QUOTED PASSAGE:
******

Stage Versus TV Actor
From Noises Off, Knight would go on to Tartuffe on Broadway with Brian Bedford directed by Joe Dowling and Scattergood Off Broadway with Brian Murray directed by Doug Hughes, both in 2003. Knight says he appreciated the opportunity to work with these gifted older actors.
“That play was so beautiful and that character was so odd,” notes Knight of Scattergood. “He was this pathologically shy, stuttering student who turns out to live in a completely different reality and is so disturbed. Part of the joy of working with more experienced actors than you is that you get to be a sponge. If you open yourself up enough, you learn a lot. You see what’s good and what’s not so great for you. Maybe I would have been this way anyway but because I didn’t do that, every experience is school for me. I don’t think that’s ever going to change.”
2003 was also the year Knight was cast in his first television series, the short-lived Charlie Lawrence starring Nathan Lane and Laurie Metcalf. TV guest spots and other roles with theater companies like Primary Stages would follow before being cast in the soon-to-be juggernaut of Grey’s Anatomy in 2005. As a stage actor turned TV star returning to the boards, Knight says he completely empathizes with theatrical actors losing roles to those with higher TVQ. He was once one himself.
“I was one of those actors who would walk down the streets in New York and see roles that were going to people who had been in television series. The feeling of frustration. Not that I necessarily would have gotten the role anyway, you know what I mean? They were going to be cast. I’m not that short sighted. Not like some my fellow actors who say, ‘Well that’s the only reason they got it!’ There could be many reasons. It certainly didn’t hurt and it certainly gave a lot of people a leg up. I know it mattered to a lot of producers. That was a huge part of the push for me to try to get a series in Los Angeles. I just happened to be in the right place at the right time and one of the lucky ones to get one.”
He might also be one of the lucky ones to line up a Broadway show this next season in a revival of the Ken Ludwig farce Lend Me a Tenor to be directed by Stanley Tucci. A first reading held this spring in New York featured Alfred Molina, Tony Shaloub, Marian Seldes, Jan Maxwell and Knight as Max. According to Knight, they did a second reading with cast changes but for now nothing is remotely official except his feeling of disbelief at being among the talent pool considered.
“That kind of got leaked as things constantly do,” he notes. “I get a little nervous before you’ve signed on the dotted line. I think they are still putting a cast together for it as far as I know but the play is fantastic. You feel kind of like, who doesn’t realize I shouldn’t be here? Are they going to realize it before I start talking? OK, we’ve reached intermission and no one’s realized it yet! I mean, come on! Alfred Molina, Tony Shaloub, Marian Seldes, Jan Maxwell… You want to just sit in the audience and watch them. It’s humbling and exciting that some person even thought you should be in the same room as these people. It’s flattering beyond all get out.”
The subject admittedly makes him leery. “I don’t want to say anything more than that. There’s all that kind of superstition. This is my first experience where I’ve had to talk about something before it’s actually been out – job wise. It’s in the works and I should know soon.”

******

SUPPLIED ENTRIES:
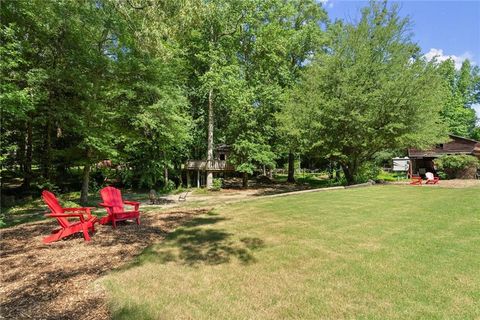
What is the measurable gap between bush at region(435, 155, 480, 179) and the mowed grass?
19978 mm

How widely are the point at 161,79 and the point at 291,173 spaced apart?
18044 millimetres

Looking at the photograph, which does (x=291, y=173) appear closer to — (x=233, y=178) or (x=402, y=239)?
(x=233, y=178)

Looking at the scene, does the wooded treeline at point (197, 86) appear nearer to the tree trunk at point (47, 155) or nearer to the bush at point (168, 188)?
the tree trunk at point (47, 155)

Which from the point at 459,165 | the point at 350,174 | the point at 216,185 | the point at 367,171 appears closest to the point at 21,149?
the point at 216,185

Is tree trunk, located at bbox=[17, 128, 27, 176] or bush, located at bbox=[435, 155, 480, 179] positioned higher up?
tree trunk, located at bbox=[17, 128, 27, 176]

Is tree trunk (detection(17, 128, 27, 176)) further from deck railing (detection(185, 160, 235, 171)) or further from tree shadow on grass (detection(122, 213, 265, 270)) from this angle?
tree shadow on grass (detection(122, 213, 265, 270))

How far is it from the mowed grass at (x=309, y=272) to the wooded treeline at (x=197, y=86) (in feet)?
20.3

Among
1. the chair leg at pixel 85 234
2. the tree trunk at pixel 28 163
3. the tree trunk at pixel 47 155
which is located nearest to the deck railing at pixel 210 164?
the tree trunk at pixel 47 155

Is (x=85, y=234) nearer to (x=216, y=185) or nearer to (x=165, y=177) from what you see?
(x=165, y=177)

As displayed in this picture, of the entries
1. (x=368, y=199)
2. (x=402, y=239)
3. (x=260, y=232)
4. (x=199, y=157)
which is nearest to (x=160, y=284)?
(x=260, y=232)

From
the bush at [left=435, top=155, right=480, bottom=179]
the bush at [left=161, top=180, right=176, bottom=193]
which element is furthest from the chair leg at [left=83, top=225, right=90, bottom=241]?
the bush at [left=435, top=155, right=480, bottom=179]

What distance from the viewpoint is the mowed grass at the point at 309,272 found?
3.40 meters

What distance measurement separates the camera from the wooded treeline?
9.80m

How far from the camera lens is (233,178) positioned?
3097cm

******

SHORT PROBLEM:
In the text about Knight as a stage versus TV actor, who was to direct the Broadway revival of Lend Me a Tenor?

TASK ANSWER:
Stanley Tucci